SELECTED EXCERPT:
Super Hexagon
Image: Terry Cavanagh

Irrespective of your opinion on the merits (or otherwise) of smartphone games, there's no denying that the market for them is utterly huge – and sometimes, there are games on phones which are so compelling that prior prejudices should quickly be forgotten, lest you miss out on a classic slice of interactive entertainment history.

It might seem odd to say this, but Super Hexagon is a part of that history, because it turned 10 years old last year. Its origins can be found in Hexagon, which was produced during the twelve-hour IGF Pirate Kart game jam in early 2012 by Irish video game designer Terry Cavanagh, the brains behind VVVVVV and Dicey Dungeons. Hexagon, however, was borne out of the desire to fly against convention, even in the chaotically productive environment of a game jam.

"The Pirate Kart jams were amazing," Cavanagh tells us today. "The goal was to make as many games as possible and put them all together, which I saw as a kind of protest against the IGF's narrow view about what was important and notable in indie games. Quantity over quality, as many weird ideas and fragments of individuality as possible. In the end, I only made one game for this jam, Hexagon. Which is very much against the spirit of the thing, really, but I'm pretty happy with how it turned out."

THINGS TO DO:
1. Answer these questions from the Super Hexagon text:
(a) How long was the IGF Pirate Kart game jam in which Hexagon was produced?
(b) What nationality is Terry Cavanagh?
(c) How many games did Cavanagh make for that jam?
2. Name every video game title mentioned in the Super Hexagon text.
3. Reproduce the Super Hexagon text from "Irrespective of your" to "a game jam.", renaming "game jam" as "game marathon".

DATASET EXTRACT:
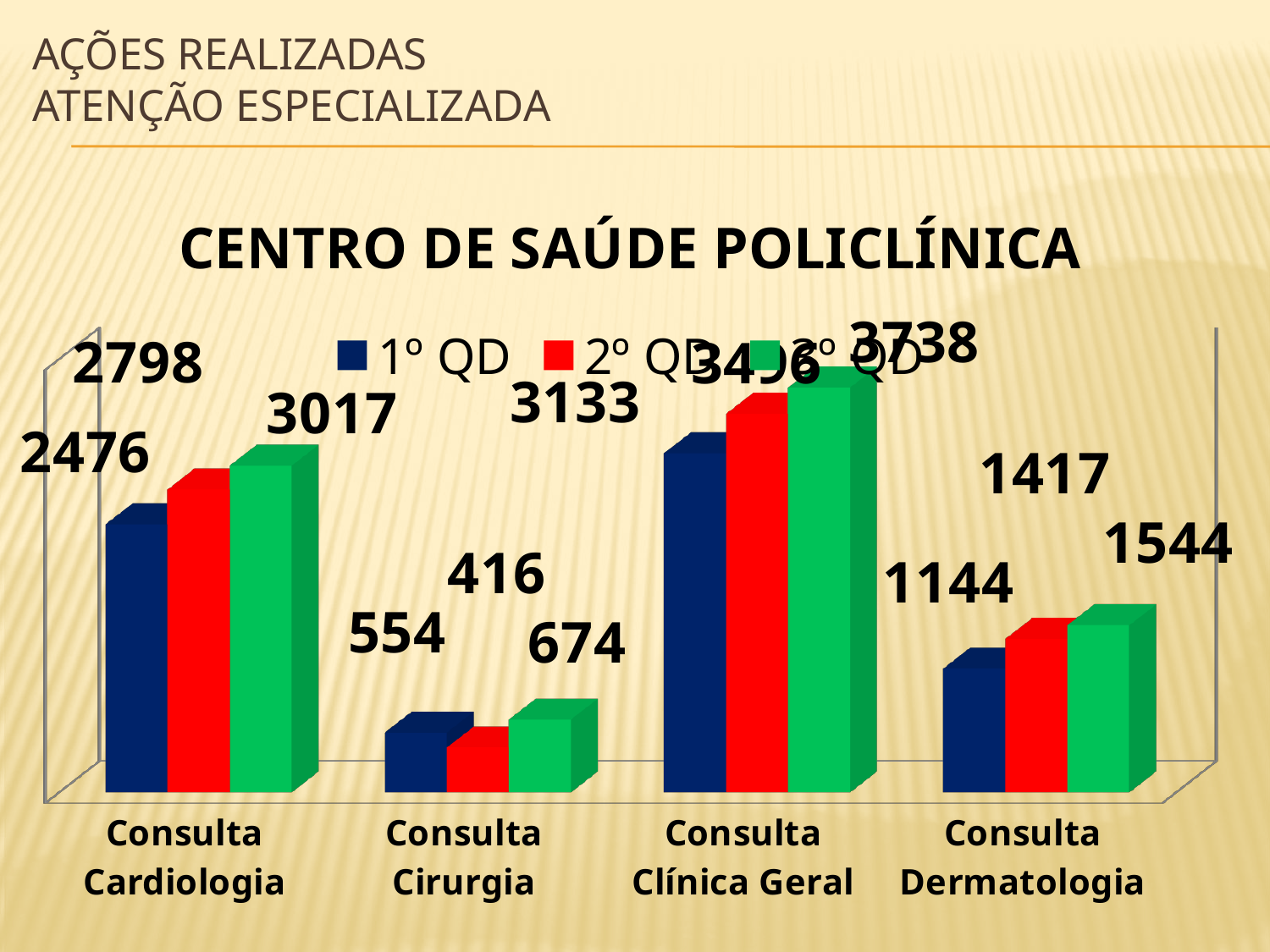
How many series does the legend list? 3 For Consulta Cirurgia, which is larger: the 1º QD value or the 2º QD value? 1º QD Which category has the lowest value in the 1º QD series? Consulta Cirurgia What kind of chart is shown on the slide? Bar chart How many categories are shown on the x axis? 4 Which category has the highest value in the 3º QD series? Consulta Clínica Geral What is the difference between the 3º QD and 1º QD values for Consulta Cardiologia? 541 What is the value for Consulta Cirurgia in the 2º QD series? 416 What is the value for Consulta Dermatologia in the 3º QD series? 1544 What is the value for Consulta Clínica Geral in the 1º QD series? 3133 What is the difference between the 3º QD and 1º QD values for Consulta Dermatologia? 400 What is the value for Consulta Cardiologia in the 1º QD series? 2476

SOLUTIONS FOR EACH TASK:
1.
(a) Twelve hours.
(b) Irish.
(c) One, Hexagon.

2. Super Hexagon, Hexagon, VVVVVV, Dicey Dungeons

3.
Irrespective of your opinion on the merits (or otherwise) of smartphone games, there's no denying that the market for them is utterly huge – and sometimes, there are games on phones which are so compelling that prior prejudices should quickly be forgotten, lest you miss out on a classic slice of interactive entertainment history.

It might seem odd to say this, but Super Hexagon is a part of that history, because it turned 10 years old last year. Its origins can be found in Hexagon, which was produced during the twelve-hour IGF Pirate Kart game marathon in early 2012 by Irish video game designer Terry Cavanagh, the brains behind VVVVVV and Dicey Dungeons. Hexagon, however, was borne out of the desire to fly against convention, even in the chaotically productive environment of a game marathon.